The open source movement, if I can speak of it in general terms (which I
acknowledge is as problematic as speaking of Aboriginality in unitary
terms), shares some remarkable features with Cultural Studies in the very
paradoxical way in which it can work to reinforce the very neoliberal
agendas that it supposedly opposes.  Frank Hartman, in his at times gross
caricature of cultural studies in the US academy in his book One Market
Under God, and Brian Holmes, in his superb essay 'The Flexible
Personality' (posted to nettime 5/1/02), both give accounts of the ways in
which Anglo-American cultural studies in the 80s and 90s overlooked its
own modes of production - which saw an escalation in the casualisation of
labour and the rise of professors to celebrity status with matching
salaries, for instance, along with trends toward monopolisation in
academic publishing - and advocated the non-sense of political action via
consumer sovereignty and the consumption of popular culture, and displayed
no capacity to act as an oppositional force against the deregulation and
commercialisation of education.  In so doing, cultural studies lent
implicit support to destructive neoliberal reforms.  Similarly, the open
source movement, in its insistence on "openness", shares a common ground
with the likes of Gates, hegemonic nation-states, and TNCs that spout
rhetoric on "openness" via "friction-free capitalism" and "borderless
economies".  Again, I will state my strong support of many of the
practices of open source movements.  But I would maintain that there is
danger that comes with such a movement in its rhetoric and *when* it
assumes to have universal application.  The world is not a software
program!  Some things need protection!  And there is a necessary
restriction that comes with that.  And that is what my paper was
discussing in part, Kermit and Miles.

>  >Open source movements, as far as I can tell, are
>  >predominantly against IP.
>
>I'm not sure that this is correct.
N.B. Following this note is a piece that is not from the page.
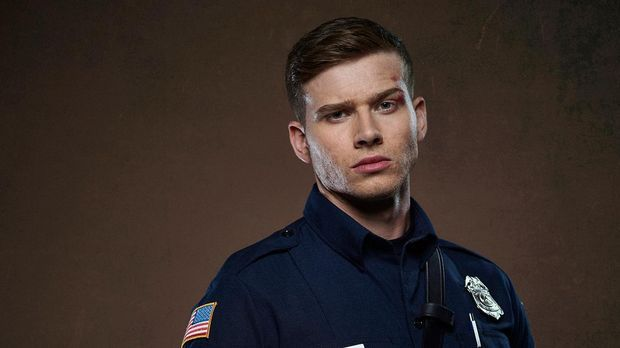 "9-1-1: Oliver Stark als Evan ""Buck"" Buckley"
In the software open source
>movement, there are a number of camps in that movement, and it's hard
>to tell at any given time how big the camps are relative to each
>other. Richard Stallman, head of the Free Software Foundation, does
>believe that IP is for the most part ideologically untenable. But
>Eric Raymond, author of "The Cathedral and the Bazaar", is pro-IP,
>and simply thinks open-source is often a highly pragmatic way of
>writing code, and there's nothing wrong with a world where some code
>is open-source and some code is closed-source. Stallman believes IP
>is evil, where Raymond simply believes IP is often inconvenient. The
>two argue about this point a lot.
>

Thanks for this.

>(As a side note, open-source relies on IP for enforcement, since you
>can't enforce the stipulations of an open-source license without
>someone being the owner. Or in theory, anyway; in practice the
>licenses have yet to be truly tested in court, if I remember
>correctly.)

Hah!  this is a very funny paradox that I ever never heard of before, at
least in the open source literature that I've read.

thanks again,
Ned

[1] Stephen Gray, 'Peeking into Pandora's Box: Common Law Recognition
of Native Title to Aboriginal Art', Griffith Law Review 9.2 (2000):
227-247.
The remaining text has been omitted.